Although it's called oil angle, it's like bombing. However, oil angle's stuffing is sweet, and it is also mixed with shredded coconut, fried peanuts, sesame seeds and other fragrant fruits, and wrapped in a skin. Different from Bao jiaozi, oil angle does not use ruffles but locks the edges. After being folded in half, it is gently kneaded into hemp rope with nails along the edge, and then it can be eaten after moderate frying.
10, Xiaokouzao
Xiaokouzao is a fried snack variety in Guangzhou snacks, which is named after its upper end cracked after frying. Xiaokou jujube is sweet and crisp, very delicious. In general, there are dates with smiles in the places where you eat morning tea in Guangzhou. At the same time, Xiaokouzao is also one of Guangzhou people's Spring Festival new year goods.

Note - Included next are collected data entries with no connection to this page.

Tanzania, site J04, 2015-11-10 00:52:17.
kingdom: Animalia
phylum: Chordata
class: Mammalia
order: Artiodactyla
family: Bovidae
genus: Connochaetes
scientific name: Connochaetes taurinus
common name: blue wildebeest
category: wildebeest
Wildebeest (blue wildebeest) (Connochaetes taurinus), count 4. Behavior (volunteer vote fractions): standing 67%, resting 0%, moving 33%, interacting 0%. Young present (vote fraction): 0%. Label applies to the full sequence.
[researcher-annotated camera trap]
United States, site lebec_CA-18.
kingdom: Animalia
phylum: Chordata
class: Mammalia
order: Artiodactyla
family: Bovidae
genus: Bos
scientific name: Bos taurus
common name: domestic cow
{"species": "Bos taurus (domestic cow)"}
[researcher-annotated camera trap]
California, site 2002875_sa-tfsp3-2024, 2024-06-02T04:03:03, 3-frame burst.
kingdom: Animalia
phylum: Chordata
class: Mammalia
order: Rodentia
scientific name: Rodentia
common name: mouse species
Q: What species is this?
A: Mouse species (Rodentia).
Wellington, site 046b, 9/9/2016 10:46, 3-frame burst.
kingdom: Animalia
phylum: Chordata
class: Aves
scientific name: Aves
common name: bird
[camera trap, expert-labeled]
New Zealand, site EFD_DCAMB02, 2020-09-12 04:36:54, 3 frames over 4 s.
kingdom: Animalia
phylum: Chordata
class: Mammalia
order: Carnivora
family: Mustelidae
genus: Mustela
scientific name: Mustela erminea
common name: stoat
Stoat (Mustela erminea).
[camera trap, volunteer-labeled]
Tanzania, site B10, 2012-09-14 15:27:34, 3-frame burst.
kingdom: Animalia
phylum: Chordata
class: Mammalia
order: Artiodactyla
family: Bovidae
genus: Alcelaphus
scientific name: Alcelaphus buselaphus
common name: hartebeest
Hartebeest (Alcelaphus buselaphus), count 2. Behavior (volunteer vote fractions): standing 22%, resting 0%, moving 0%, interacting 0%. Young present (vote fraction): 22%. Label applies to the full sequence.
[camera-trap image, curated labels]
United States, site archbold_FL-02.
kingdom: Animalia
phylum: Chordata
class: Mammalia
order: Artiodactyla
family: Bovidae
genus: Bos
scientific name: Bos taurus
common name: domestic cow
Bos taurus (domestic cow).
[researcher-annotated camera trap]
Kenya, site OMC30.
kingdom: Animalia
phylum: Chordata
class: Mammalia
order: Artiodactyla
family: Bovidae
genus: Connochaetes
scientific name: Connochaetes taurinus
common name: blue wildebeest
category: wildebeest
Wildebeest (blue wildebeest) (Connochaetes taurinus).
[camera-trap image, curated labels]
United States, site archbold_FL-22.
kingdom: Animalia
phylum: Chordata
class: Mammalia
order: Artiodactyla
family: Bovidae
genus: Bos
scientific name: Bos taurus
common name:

You can use 500 grams of flour, 250 grams of sugar, 50 grams of raw oil, 4 grams of cooking powder, and water 150 grams of flour to make smiling jujube at home. Remember not to rub the dough, but to "fish it evenly", flatten it, fold it again and again, knead it into balls of similar size, and roll it with sesame seeds. When frying in the pot, the dough should be placed along the edge of the pot, so that the dough will naturally "smile".
1 1, potted vegetables
Eating potted vegetables is a traditional custom in the coastal areas of Guangdong, Hong Kong, the New Territories and even Southeast Asia. During the Chinese New Year, the whole family gathered together, enjoying a rich and steaming pot dish, chatting and having fun.
Some people say that the taste of potted vegetables is second, and the atmosphere is more important. You don't have to be polite when eating potted vegetables, even if you turn the dishes over with chopsticks, it's not rude, because good materials sink to the bottom of the pot, and a variety of comfortable eating methods are more suitable for family reunion.
12, mouse shell
Guǒ, also known as Zike Guo, is a traditional snack in Chaoshan, Guangdong Province, and there are generally rat Qu Guo in Chaoshan folk festival to worship ancestors. Popular in Chaoan County, Xiangqiao District, Chenghai City and Raoping County.
Every year from the 24th of December to the Lantern Festival of the following year, every household makes rat songs, which were usually made three or four days before the Chinese New Year, but now there are many stalls selling them every day.